Stan Lee Says Tom Holland Is A Great Spider-Man

Spider-Man co-creator Stan Lee has taken to social media to praise Avengers: Infinity War star Tom [...]

Spider-Man co-creator Stan Lee has taken to social media to praise Avengers: Infinity War star Tom Holland, calling the 21-year-old actor "a great Spider-Man."

"He is the exact height and age I envisioned when I first wrote Spider-Man," Lee wrote on Twitter Saturday, tagging Holland in the post. "Spidey was never supposed to be too large. How is my friend Tom doing?"

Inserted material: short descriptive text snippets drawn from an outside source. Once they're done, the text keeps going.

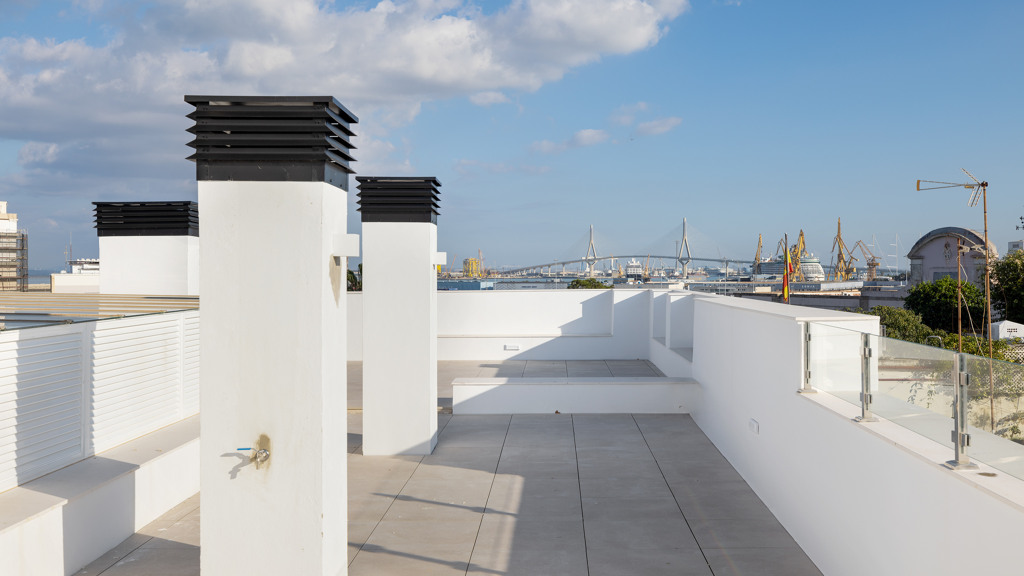 Penthauss Cadiz, Spānijā 1 istaba, 73.91 m2 Nr. 106078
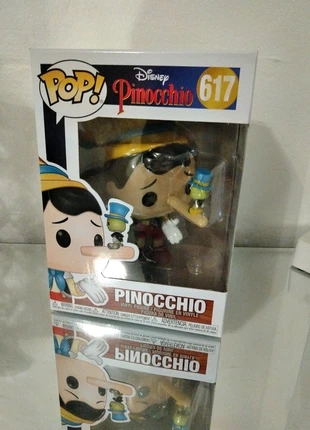 Funko pop Pinocchio, état: Neuf sans étiquette, taille: Taille unique, 25,00 €, 26,95 € Protection acheteurs incluse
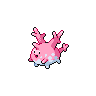 Normal coloration of Corsola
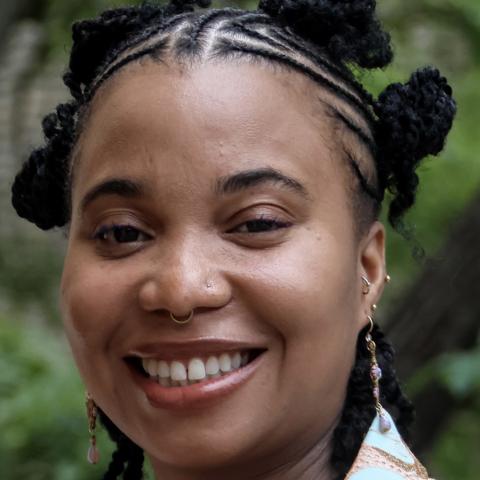 Profile headshot photo of Miya Upshur-Williams, MSI.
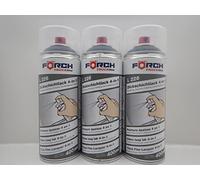 Förch 4 in 1 RAL DB 7350 - Vernice a strati spessi, 400 ml, colore: grigio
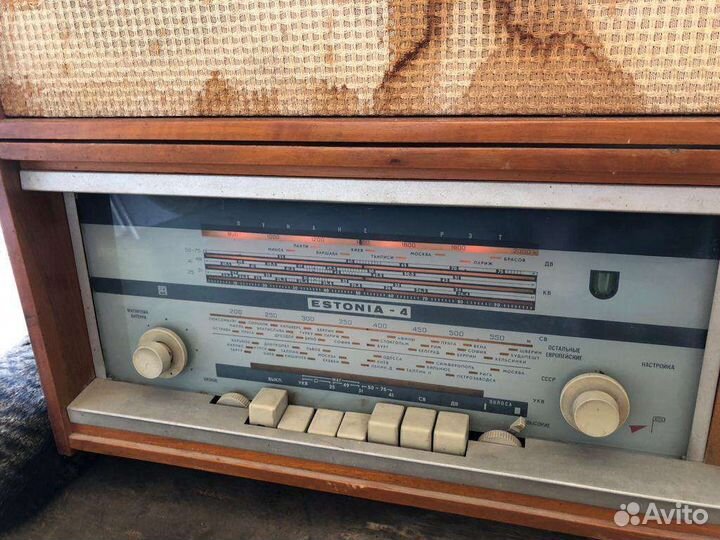 Радиола Эстония 4
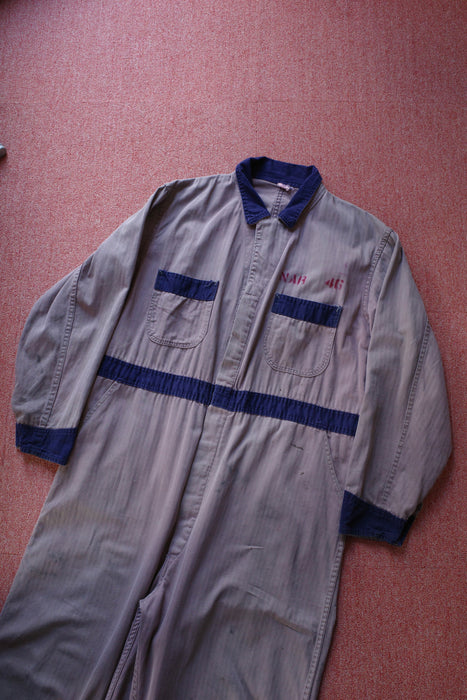 50s ROCKWELL work coverall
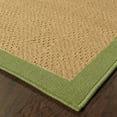thumbnail image 3 of 5' X 8' Beige Stain Resistant Indoor Outdoor Area Rug, 3 of 5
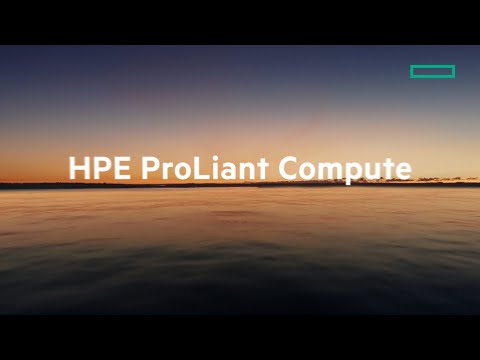 Enhance your workloads with HPE ProLiant Compute Gen12 systems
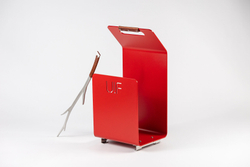 Дровница Firewood Holder FN red (Up!Flame)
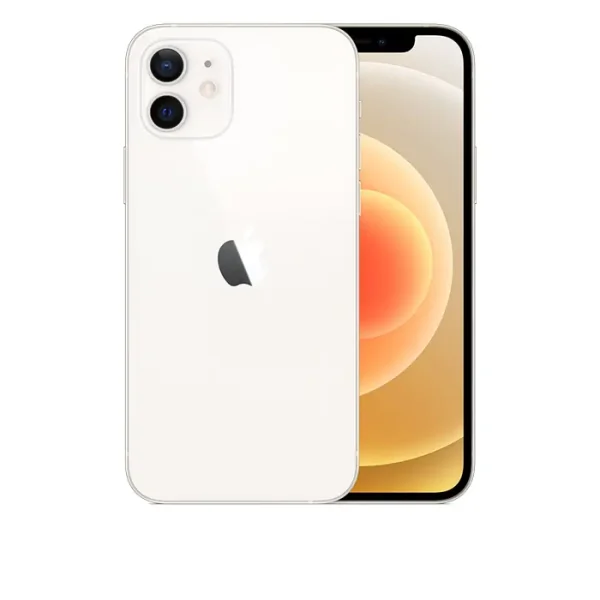 iphone 12 -128GB - White LL (Pin 100%) - Secondhand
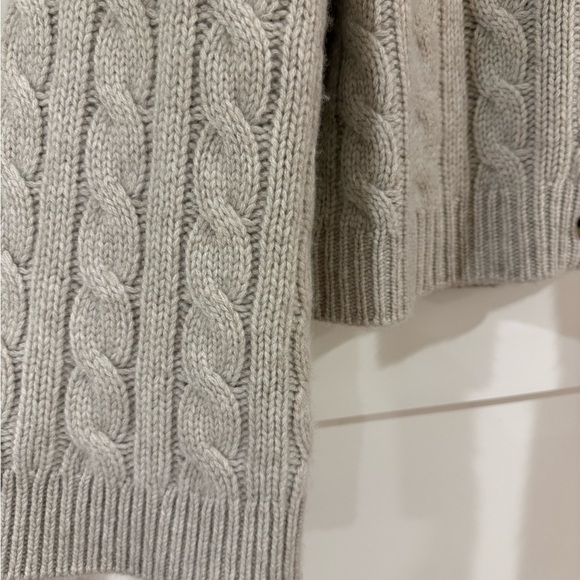 Doen Virginie Cashmere Cable-Knit Cardigan - Picture 6 of 8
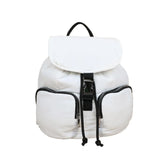 Mochila Anti-furto Feminina Bolsa De Ombro De Alça Dupla Multifuncional Bolsa Saco Ajustável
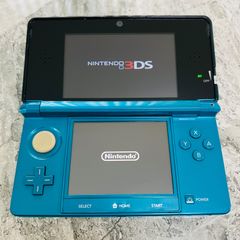 大幅値下げ Nintendo 3DS 青 - メルカリ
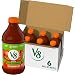 V8  Original Low Sodium Spicy Hot 100% Vegetable Juice, 46 oz. Bottle (Pack of 6)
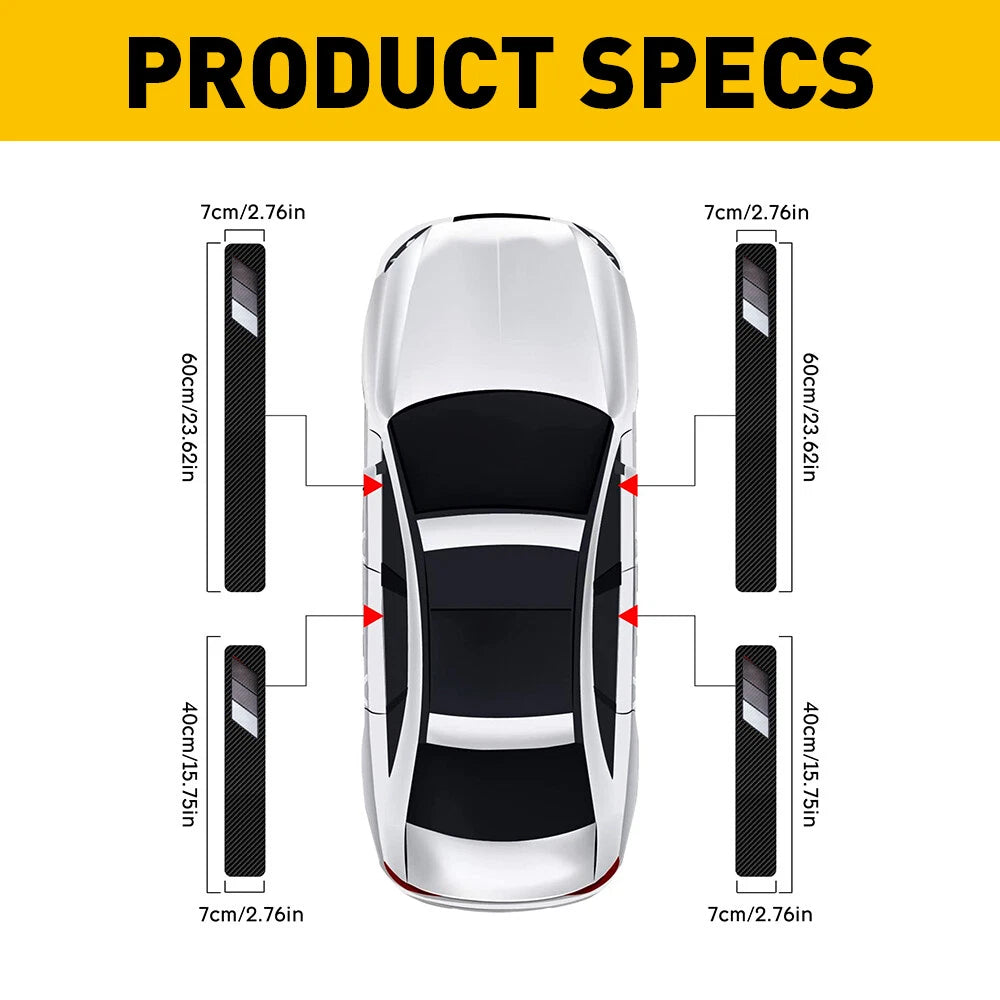 Set of 4 LED Side Marker Lights for Dodge Charger (2015–2023)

In a subsequent tweet, the 95-year-old former Marvel Comics editor-in-chief recalled his difficulty in getting the teenaged superhero published because of his relation to the eight-legged creatures:

"Never give up on your dreams," Lee wrote. "When I first wrote Spider-Man my publisher said I was crazy because people hate spiders and insects and he was not going to publish it. But I never gave up, until it was published."

Lee expanded on what his publisher branded "the worst idea" in a 2015 interview with BBC Radio 4, saying, "My publisher said, in his ultimate wisdom, 'Stan, that is the worst idea I have ever heard.'"

"'First of all, people hate spiders, so you can't call a book Spider-Man,'" Lee recounted. "'Secondly he can't be a teenager — teenagers can only be sidekicks. And third, he can't have personal problems if he's supposed to be a superhero — don't you know who a superhero is?'"

Publisher Martin Goodman eventually agreed to allow Lee and artist Steve Ditko to premiere the character in Amazing Fantasy #15, as the mag — then titled Amazing Adult Fantasy — was due for cancellation.

Spider-Man proved so popular and financially successful for a then-newly minted Marvel Comics he received his own series, The Amazing Spider-Man, just seven months later.

The character quickly became Marvel's flagship superhero and in 2014 Spider-Man was named the highest-grossing licensed character, with products earning $1.3 billion in global retail sales — figures that outsold even the Avengers ($325 million in 2013) more than four times over.

In numerous interviews Lee has credited a fly on the wall as the initial inspiration for the wall-crawler.

"I couldn't think of any new super power," Lee told the NY Daily News in 2012. "And then I saw a fly crawling on a wall. And I said, 'Boy, it would be great if I could get a superhero who could stick to walls like an insect."

After cycling through the names "Insect Man," "Stick-to-Wall Man," and "Mosquito Man," Lee dreamed up "Spider-Man."

"Then it hit me," Lee said. "I thought of Spider-Man, and that sounded scary and dramatic - and as we often say, the rest is history."

Lee published his first tweet himself earlier this week and has become more active and independent on social media.

Spider-Man's six solo films since 2002 have earned an unadjusted $4.84 billion. Lee has famously made cameo appearances in all six films.

Holland's high school-aged Spider-Man — the first to operate in a shared universe populated by other Lee co-creations like Iron Man and the Hulk — recently featured in Avengers: Infinity War, now the fourth highest-grossing movie of all time and the highest-grossing superhero movie in history.

Holland next stars in Avengers 4, out May 3, 2019, before his second Spider-Man solo swings into theaters July 5, 2019.